--- start of Data supplied ---
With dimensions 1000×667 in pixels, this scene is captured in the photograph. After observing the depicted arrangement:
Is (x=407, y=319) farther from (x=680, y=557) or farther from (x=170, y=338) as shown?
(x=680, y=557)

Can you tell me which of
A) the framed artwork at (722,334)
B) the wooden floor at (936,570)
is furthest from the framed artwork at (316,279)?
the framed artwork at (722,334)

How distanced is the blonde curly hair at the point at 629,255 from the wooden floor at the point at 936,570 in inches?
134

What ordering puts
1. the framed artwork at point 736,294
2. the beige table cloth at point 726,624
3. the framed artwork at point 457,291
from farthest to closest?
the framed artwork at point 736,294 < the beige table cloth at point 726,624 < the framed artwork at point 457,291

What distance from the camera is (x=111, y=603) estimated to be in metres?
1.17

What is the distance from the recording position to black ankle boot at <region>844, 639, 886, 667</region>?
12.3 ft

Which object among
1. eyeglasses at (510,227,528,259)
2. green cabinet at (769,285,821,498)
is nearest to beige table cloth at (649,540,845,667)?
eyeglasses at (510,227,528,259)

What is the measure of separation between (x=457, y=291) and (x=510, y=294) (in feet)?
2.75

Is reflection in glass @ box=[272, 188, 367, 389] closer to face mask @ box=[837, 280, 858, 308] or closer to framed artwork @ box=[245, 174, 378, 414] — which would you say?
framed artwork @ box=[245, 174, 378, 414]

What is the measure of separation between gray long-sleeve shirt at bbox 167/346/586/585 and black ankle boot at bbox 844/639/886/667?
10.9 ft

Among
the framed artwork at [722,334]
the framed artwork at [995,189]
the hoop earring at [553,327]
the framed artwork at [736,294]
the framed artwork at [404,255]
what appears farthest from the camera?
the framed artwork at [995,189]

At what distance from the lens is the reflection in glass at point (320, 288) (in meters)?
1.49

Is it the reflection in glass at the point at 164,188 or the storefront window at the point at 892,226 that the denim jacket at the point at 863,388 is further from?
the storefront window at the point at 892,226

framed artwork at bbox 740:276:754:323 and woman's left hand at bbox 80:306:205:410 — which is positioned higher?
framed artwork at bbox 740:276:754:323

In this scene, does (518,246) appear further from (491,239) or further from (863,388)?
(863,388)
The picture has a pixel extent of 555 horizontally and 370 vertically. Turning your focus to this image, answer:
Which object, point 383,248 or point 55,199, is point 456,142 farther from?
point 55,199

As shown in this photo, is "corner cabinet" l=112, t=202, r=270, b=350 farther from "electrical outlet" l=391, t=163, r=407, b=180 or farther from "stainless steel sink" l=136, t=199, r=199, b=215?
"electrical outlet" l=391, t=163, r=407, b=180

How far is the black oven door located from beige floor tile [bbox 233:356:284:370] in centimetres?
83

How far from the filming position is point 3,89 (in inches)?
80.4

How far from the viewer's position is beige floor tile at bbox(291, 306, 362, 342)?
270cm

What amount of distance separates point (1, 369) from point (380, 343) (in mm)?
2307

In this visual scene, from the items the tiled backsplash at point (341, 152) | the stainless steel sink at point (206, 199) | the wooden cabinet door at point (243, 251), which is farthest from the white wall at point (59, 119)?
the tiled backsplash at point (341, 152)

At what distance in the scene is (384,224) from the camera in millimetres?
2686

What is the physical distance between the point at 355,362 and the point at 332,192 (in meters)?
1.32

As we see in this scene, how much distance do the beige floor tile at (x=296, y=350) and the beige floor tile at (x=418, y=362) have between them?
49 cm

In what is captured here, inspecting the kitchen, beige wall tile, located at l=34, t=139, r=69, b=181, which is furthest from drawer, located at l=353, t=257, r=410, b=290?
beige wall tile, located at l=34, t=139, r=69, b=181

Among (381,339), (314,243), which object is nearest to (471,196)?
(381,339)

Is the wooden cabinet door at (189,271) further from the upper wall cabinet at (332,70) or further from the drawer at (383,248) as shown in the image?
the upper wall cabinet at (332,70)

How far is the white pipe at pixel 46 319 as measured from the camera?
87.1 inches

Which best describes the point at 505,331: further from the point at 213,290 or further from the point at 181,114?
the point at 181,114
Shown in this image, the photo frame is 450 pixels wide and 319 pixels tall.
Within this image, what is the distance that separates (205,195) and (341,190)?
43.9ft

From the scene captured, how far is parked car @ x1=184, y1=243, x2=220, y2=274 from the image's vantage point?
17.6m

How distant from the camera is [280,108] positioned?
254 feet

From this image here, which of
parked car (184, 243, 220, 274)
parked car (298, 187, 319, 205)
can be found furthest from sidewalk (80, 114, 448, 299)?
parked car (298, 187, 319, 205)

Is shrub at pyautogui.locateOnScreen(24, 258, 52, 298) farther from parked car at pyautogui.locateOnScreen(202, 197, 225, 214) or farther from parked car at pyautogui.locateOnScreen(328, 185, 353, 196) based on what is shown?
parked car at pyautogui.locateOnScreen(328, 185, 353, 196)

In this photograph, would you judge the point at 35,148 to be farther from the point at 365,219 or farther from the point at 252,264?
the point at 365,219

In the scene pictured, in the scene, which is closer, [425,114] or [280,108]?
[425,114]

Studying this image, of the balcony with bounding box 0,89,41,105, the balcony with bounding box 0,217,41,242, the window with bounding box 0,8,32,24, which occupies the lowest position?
--- end of Data supplied ---
** Problem description **
Put the items, starting at the first one and ending at the line that contains "the framed artwork at point 736,294 <", into a two-column CSV with the header input,output and one row per item. Place each item's text and its answer in a single quoted field, with line breaks replaced by spaces.

** Written response **
input,output
"With dimensions 1000×667 in pixels, this scene is captured in the photograph. After observing the depicted arrangement: Is (x=407, y=319) farther from (x=680, y=557) or farther from (x=170, y=338) as shown?","(x=680, y=557)"
"Can you tell me which of A) the framed artwork at (722,334) B) the wooden floor at (936,570) is furthest from the framed artwork at (316,279)?","the framed artwork at (722,334)"
"How distanced is the blonde curly hair at the point at 629,255 from the wooden floor at the point at 936,570 in inches?","134"
"What ordering puts 1. the framed artwork at point 736,294 2. the beige table cloth at point 726,624 3. the framed artwork at point 457,291 from farthest to closest?","the framed artwork at point 736,294 < the beige table cloth at point 726,624 < the framed artwork at point 457,291"